══ ENTRIES SUPPLIED
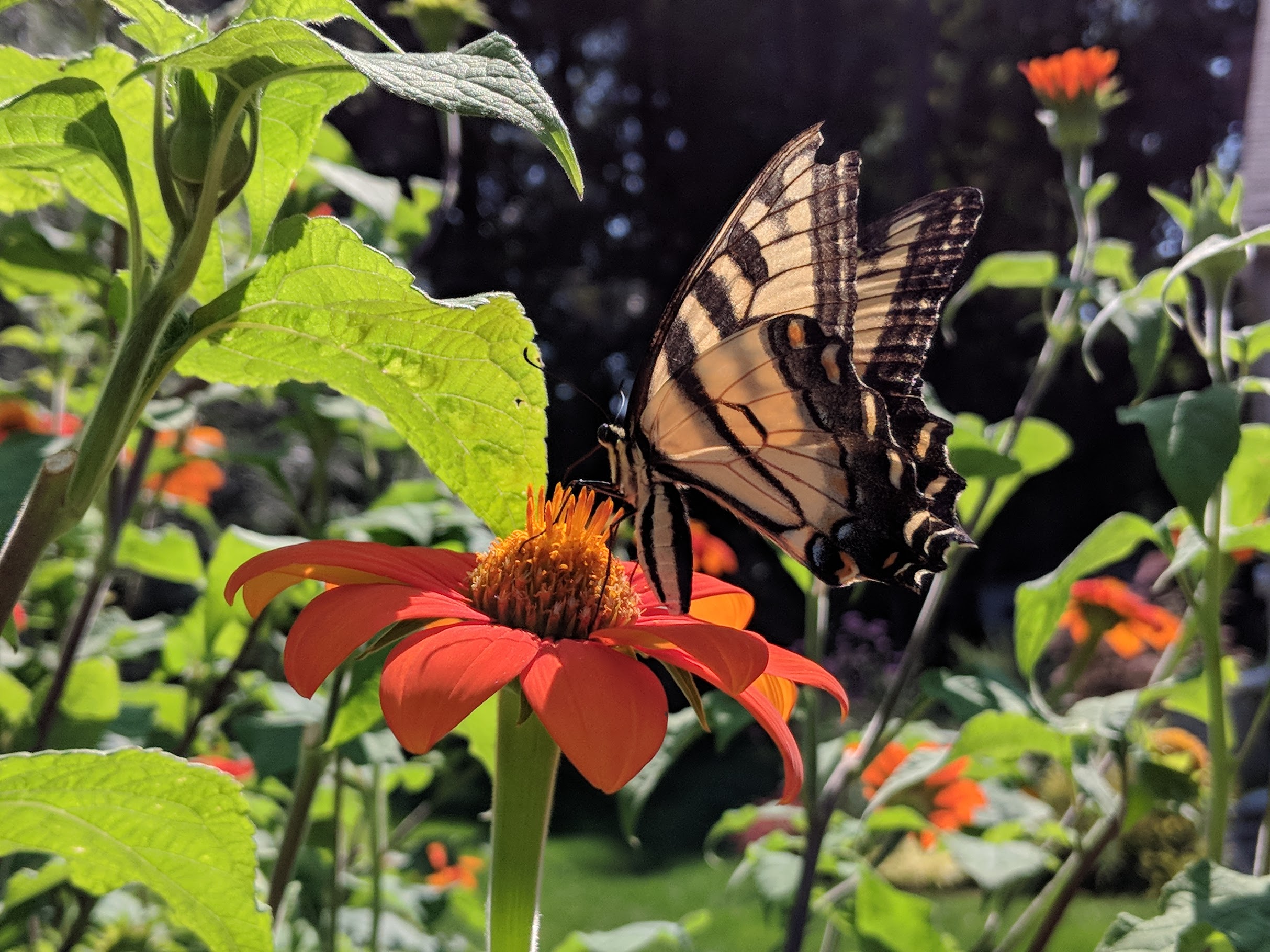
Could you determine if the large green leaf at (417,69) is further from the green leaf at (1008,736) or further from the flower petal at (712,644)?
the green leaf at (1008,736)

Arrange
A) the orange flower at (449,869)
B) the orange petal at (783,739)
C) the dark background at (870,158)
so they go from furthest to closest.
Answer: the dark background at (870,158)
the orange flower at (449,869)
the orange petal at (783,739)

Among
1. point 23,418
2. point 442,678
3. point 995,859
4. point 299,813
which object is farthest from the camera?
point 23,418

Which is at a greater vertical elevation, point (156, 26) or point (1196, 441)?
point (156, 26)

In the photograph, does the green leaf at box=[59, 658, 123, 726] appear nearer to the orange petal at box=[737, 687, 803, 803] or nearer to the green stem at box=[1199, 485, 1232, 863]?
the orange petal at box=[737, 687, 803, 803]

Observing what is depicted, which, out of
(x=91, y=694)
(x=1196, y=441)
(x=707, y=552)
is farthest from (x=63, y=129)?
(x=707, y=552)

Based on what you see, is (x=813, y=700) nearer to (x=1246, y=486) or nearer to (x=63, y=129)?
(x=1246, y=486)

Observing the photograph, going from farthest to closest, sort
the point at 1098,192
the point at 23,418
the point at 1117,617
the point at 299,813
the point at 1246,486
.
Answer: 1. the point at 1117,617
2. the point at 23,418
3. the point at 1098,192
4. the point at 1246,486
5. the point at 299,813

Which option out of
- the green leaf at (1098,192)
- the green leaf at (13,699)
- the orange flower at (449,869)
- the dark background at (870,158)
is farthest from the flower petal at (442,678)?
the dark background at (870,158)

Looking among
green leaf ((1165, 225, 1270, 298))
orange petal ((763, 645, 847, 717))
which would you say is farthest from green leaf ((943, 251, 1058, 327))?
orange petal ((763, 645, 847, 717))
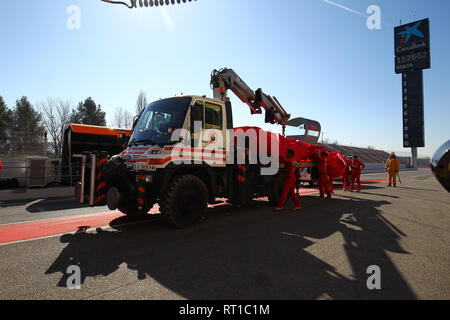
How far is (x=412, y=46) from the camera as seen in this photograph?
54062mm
════
EXERCISE: Repeat exactly the lines from the one containing "Which option out of" to the last line of the records above, including both, and leave out any pictures.

EXERCISE RESPONSE:
Which option out of
- the green leaf at (1098,192)
- the green leaf at (13,699)
- the orange flower at (449,869)
- the dark background at (870,158)
is farthest from the flower petal at (442,678)?
the dark background at (870,158)

Looking among
green leaf ((1165, 225, 1270, 298))
orange petal ((763, 645, 847, 717))
which would you say is farthest from green leaf ((943, 251, 1058, 327))?
orange petal ((763, 645, 847, 717))
How far is (x=412, y=46) from the camera as seen in this photograph?
54062mm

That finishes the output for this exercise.